Count the lines in the records below that contain the string "spatial" with its case matching exactly. Reply with that number alone.

[Start Data supplied]

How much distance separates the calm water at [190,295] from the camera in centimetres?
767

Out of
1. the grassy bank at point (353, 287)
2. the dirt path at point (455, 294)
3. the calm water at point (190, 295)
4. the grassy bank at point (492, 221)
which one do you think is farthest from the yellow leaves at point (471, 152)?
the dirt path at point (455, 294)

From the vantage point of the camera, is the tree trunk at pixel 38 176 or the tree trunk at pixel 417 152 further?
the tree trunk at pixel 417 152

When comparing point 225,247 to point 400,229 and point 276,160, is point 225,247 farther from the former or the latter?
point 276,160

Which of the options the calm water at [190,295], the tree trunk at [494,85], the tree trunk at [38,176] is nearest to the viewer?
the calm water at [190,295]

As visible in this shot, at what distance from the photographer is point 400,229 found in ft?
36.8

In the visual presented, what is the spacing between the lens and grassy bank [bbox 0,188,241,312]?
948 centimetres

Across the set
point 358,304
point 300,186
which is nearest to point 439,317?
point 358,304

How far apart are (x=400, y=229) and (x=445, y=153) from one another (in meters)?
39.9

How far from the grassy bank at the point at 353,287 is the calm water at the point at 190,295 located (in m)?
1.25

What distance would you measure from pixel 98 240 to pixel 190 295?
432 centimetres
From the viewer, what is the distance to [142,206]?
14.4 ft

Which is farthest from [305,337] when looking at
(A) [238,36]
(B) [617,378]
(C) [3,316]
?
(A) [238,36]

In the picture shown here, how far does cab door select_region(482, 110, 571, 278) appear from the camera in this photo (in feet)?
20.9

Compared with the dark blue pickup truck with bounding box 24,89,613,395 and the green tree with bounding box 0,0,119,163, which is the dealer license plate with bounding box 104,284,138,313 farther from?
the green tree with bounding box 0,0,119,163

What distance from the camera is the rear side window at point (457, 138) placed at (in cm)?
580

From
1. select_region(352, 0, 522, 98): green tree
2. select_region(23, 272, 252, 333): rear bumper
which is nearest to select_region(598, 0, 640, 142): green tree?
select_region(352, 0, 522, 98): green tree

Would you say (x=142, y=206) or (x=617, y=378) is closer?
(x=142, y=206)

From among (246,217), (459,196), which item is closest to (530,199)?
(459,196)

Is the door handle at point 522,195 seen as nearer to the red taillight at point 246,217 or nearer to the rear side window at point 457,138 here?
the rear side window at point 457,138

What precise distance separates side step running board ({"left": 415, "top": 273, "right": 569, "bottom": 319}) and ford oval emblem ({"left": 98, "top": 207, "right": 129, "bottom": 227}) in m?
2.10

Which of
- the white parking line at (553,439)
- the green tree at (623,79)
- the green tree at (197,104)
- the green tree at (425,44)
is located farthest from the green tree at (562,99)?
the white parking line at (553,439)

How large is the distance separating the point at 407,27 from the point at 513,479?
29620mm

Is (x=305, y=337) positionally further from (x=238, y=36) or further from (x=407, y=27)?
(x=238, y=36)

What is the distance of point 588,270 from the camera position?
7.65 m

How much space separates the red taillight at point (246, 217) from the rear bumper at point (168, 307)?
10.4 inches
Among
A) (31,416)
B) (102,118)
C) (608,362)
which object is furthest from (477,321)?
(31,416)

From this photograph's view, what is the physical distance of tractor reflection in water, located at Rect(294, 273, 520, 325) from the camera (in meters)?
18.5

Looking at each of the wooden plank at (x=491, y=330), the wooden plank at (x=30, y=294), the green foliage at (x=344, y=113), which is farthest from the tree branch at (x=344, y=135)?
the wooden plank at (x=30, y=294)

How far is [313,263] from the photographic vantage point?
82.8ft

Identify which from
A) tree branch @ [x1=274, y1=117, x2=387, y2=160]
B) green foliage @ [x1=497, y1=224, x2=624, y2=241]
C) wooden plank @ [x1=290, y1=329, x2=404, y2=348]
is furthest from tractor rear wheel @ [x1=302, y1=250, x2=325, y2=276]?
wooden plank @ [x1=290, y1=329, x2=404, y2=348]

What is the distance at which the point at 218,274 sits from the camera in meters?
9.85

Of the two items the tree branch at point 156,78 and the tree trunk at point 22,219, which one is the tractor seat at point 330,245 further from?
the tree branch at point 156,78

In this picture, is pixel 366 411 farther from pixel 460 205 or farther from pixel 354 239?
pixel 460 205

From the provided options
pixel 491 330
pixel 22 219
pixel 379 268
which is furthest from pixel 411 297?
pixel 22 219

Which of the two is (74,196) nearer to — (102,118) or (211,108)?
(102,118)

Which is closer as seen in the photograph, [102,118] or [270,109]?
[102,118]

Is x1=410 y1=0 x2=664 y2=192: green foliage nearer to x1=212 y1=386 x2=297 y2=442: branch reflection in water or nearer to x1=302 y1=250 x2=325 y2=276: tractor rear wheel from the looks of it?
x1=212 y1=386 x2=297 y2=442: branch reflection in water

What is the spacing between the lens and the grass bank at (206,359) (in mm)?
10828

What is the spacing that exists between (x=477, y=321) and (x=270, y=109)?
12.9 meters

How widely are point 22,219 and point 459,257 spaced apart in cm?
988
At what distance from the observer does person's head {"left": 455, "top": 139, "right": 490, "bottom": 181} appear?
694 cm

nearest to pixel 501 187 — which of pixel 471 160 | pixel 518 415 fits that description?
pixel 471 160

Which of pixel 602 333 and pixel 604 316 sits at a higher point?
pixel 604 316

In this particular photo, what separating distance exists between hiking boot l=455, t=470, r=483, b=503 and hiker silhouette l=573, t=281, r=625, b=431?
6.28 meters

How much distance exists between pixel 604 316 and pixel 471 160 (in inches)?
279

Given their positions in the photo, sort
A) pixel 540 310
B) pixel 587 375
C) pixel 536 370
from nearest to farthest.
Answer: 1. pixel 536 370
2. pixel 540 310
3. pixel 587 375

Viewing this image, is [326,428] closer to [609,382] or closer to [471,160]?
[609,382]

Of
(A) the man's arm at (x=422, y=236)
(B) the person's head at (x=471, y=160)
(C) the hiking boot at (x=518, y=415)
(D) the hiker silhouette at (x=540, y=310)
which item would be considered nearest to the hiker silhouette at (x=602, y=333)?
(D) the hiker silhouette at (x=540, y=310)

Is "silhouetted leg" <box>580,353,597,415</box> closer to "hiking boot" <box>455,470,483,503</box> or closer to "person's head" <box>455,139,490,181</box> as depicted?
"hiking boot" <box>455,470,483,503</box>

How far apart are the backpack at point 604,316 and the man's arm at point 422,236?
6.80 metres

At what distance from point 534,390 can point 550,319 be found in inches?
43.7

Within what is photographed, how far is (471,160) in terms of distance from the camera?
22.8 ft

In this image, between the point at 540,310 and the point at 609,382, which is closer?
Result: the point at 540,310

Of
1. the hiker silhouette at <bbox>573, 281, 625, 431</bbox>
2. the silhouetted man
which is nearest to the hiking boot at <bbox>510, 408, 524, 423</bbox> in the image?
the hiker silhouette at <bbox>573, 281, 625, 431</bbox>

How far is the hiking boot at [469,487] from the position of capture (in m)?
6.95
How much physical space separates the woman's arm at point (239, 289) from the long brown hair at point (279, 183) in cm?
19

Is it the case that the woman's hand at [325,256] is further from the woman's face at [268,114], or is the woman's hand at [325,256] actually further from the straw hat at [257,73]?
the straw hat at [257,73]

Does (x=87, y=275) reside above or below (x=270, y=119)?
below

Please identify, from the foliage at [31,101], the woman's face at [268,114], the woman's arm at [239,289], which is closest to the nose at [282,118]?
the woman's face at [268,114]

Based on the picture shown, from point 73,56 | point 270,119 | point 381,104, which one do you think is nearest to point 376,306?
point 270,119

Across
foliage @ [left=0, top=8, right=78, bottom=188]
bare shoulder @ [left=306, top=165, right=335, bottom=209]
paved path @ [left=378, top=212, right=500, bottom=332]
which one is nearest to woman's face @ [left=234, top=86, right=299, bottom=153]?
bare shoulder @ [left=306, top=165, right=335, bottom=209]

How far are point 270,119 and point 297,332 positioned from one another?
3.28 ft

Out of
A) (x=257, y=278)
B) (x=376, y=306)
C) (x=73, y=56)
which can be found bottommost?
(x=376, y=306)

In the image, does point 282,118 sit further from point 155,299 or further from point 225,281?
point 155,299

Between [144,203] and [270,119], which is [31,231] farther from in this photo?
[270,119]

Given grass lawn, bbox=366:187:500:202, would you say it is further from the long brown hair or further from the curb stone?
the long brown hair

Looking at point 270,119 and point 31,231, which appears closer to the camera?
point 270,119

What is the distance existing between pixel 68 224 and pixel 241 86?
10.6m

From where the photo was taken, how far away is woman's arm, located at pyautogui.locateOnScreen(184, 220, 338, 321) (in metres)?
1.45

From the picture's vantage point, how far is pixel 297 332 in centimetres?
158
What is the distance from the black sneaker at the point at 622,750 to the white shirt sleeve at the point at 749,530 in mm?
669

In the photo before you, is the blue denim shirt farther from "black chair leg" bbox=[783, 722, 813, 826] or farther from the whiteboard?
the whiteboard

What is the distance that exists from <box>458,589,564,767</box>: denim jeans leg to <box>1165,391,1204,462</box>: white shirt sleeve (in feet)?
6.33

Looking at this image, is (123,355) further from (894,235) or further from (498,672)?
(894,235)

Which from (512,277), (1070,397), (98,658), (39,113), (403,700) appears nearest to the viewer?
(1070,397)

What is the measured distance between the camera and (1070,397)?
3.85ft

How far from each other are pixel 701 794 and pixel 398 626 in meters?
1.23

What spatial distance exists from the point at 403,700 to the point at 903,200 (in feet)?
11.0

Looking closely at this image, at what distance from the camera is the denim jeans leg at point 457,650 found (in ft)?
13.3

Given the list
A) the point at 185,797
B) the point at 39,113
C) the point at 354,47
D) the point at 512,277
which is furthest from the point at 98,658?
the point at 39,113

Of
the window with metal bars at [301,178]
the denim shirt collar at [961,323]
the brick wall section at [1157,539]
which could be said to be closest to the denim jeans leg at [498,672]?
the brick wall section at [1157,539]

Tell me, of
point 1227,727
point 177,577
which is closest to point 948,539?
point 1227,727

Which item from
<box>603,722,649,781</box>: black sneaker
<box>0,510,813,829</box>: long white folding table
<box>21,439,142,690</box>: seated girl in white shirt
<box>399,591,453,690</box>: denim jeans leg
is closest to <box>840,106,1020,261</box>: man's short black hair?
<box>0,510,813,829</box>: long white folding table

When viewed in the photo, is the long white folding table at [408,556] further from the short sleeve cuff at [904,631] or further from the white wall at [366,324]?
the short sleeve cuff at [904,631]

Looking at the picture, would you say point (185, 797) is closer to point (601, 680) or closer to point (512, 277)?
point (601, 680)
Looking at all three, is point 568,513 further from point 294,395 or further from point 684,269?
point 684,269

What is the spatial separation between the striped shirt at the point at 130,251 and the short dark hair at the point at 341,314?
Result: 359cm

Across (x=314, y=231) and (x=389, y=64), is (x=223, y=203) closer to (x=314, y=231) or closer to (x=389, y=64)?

[End Data supplied]

* **Exercise answer**
2